Consider the scenario, where a thread can only proceed with a task (transaction), when locks are gained on a number of objects (array of objects is dynamic and cannot be predicted). In this example, an ID can represent an Object, which needs to be modified as part of "transaction".

Example:

Thread: Objects to Lock (as part of transaction)

T1:       A   B   C   D

T2:           B       D

T3:       A           D

EDIT: Improving the example

Clearly, doing sequential dynamic locking, can cause a deadlock for all threads, as T1 can gain lock of A, while T2 gains lock on B, and T3 grabbed lock on D. T1 waits for T2 to release B, and T2 waits for T3 to release D, and T3 waits for T1 to release A.

What are possible options to implement such multi-object locking?
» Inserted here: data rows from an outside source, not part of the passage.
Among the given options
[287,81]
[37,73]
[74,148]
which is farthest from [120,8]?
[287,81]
The question is in part theoretical, and in part practical as it must be solved in C# / .NET

Possible Solution:

In order to keep both the parallelism and also maintain correct locking, I thought of the following scheme:

Two Queues:

  1. Sequential Queue (served by 1 thread only, hence sequential)
  2. Parallel Queue (served by a pool of threads)

When a request arrives for N objects, examine each object Id and if increment lock count for each ID (this can be a Dictionary<int, int> - <Id, Lock Count>).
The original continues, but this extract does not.